In his recent book ‘Africa 2.0’, Russell Southwood diligently chronicles the history of Africa’s ongoing mobile and internet revolution – and the reasons why many on the continent are yet to truly take advantage of it.
Southwood is well-placed to write this history. As CEO of Balancing Act, a consultancy and research organisation, he’s been a close observer of the African telecoms, internet, and media industries for more than two decades.
He draws from his own substantial archive of research and newsletters, complementing it with 137 new interviews with key industry figures.
From the travails that the first mobile phone providers faced in securing operating licences, to the complexity of rolling out international fibre optic connectivity, this is a story of liberalisation, privatisation and the people who managed to take advantage of it.
Along the way, governments were often reluctant to give up control of lucrative telecoms monopolies, and when they did, the licensing process was often marred by cronyism and corruption.
Political connection
An account of how Rwandan businessman Miko Rwayitare launched Africa’s first mobile network, Telcel, in then-Zaire in the mid-1980s, shows the centrality of good political connections.
In order to persuade President Mobutu Sese Seko to give the company a foot in the door, Telcel gave 200 mobiles to Mobutu and his officials, who proceeded to call each other for a year without paying any bills – or for the phones.
Still, Telcel succeeded in securing a licence, going on to sell handsets at $5,400 and subscriptions at $100 a month to an exclusive circle of Congolese elites and expats.
Other early mobile entrants, such as Strive Masiywa in Zimbabwe and his Econet network, were to face their own legal battles to get governments to give them operating licences.
Gradually, as liberalisation spread across the continent, regulators began to take over the licensing process, some with more transparency than others.
Throughout, mobile and internet connectivity have been drivers for economic growth, and Southwood argues that telecoms were central to a “shift to a different kind of investment” on the continent, away from extraction and exportation of natural resources.
Price shifts
There was investment based on the promise of African consumers, and the services they would need to improve their lives.
Bringing down prices has been central to much of the communications revolution – first for a subscription, then for a phone and airtime, and later for data bundles.
As prices did reduce, either as handset manufacturers brought out more affordable versions, or fibre connectivity drove down data costs, the aspirational nature of having a phone remained constant.
Along the way, newfound connectivity transformed many lives through services such as mobile money and the financial ecosystems it created.
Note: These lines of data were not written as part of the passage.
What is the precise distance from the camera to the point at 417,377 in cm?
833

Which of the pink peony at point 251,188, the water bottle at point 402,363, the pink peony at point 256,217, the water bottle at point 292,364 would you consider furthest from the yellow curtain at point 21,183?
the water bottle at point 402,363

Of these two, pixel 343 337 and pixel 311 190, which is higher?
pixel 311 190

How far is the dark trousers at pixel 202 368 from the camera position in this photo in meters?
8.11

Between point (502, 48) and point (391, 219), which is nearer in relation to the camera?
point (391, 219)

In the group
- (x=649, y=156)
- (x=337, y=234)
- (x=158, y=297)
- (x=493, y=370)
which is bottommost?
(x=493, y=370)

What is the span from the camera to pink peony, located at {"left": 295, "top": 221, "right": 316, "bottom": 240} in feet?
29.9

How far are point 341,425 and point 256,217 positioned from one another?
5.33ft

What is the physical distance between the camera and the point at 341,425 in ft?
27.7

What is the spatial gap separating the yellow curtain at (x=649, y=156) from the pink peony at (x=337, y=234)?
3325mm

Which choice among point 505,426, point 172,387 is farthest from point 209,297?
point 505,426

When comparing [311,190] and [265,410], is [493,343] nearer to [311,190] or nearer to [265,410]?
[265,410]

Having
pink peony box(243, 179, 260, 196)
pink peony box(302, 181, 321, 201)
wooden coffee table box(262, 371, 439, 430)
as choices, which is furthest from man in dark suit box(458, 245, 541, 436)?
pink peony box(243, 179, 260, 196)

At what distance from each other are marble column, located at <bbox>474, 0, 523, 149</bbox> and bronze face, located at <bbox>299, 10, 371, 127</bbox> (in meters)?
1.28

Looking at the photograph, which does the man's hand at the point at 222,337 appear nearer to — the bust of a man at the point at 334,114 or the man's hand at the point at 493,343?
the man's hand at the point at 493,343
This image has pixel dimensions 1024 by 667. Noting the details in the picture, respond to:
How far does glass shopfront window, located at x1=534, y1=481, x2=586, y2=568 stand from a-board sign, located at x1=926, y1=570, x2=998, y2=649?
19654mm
Meanwhile, the explosion of digital media kept people informed and entertained in new ways.
Human behaviour vs technology
And yet a theme running through Southwood’s book is, as he puts it, “the rate of changing human behaviours is far slower than the introduction of technologies”. An illustration of this is the ongoing disparity between the number of people who have a mobile phone subscription, and those who actually use it on a regular basis, particularly for data.
According to the GSMA, 49% of Sub-Saharan Africans can access the internet but don’t.
Bringing down prices has been central to much of the communications revolution.”
A similar issue is faced by mobile money, barring a few big players, notably Safaricom’s M-Pesa which was funded by UK aid.
By 2020, there were 548 million registered mobile money accounts in sub-Saharan Africa, but only 159 million – less than a third – were active.
He identifies a number of key issues holding back the wider take-up of communications, including:
- Poor education and literacy: less-educated potential internet users have more trouble imagining how they would use it;
- Language barriers: a paucity of services available in local languages countries also hinders wider take-up;
- Connectivity remains centred on urban areas, with many who live a few kilometres outside them struggling for data coverage.
Meanwhile, those with a connection have tapped into new opportunities. As Africa’s cybercafes gave way to digital incubators, Africa’s start-up ecosystem flourished.
Disrupting the market
Investment in African start-ups rose from $186 million in 2015 to $701 million in 2020, the majority pouring into South Africa, Kenya and Nigeria.
These start-ups are part of a new way of imagining the continent, the impact of which on young Africans Southwood says “cannot be overestimated”.
Yet, while some of the emerging companies have aimed to disrupt their markets, he questions how innovative many of them really are: “Many African start-ups simply aim to produce knock-offs of European ideas in the hope that they will be acquired, or invested in.”
One reason is that Africa’s start-up ecosystem is dominated by young men, many with little actual business experience, who struggle to convince potential investors to part with their cash.
Meanwhile, the proportion of African smartphone users willing to download apps and actually use them remains small.
One route to scaling up is to try a multi-country approach, but Southwood suggests few digital start-ups currently have sufficient knowledge of markets outside their own to create a real pan-African success story.
Despite this, there’s little doubt that the new connectivity has changed the lives of millions of Africans.
As the continent’s younger generations of digital natives begin to take positions of power in the coming years, it will be their turn to write new chapters in this ongoing revolution.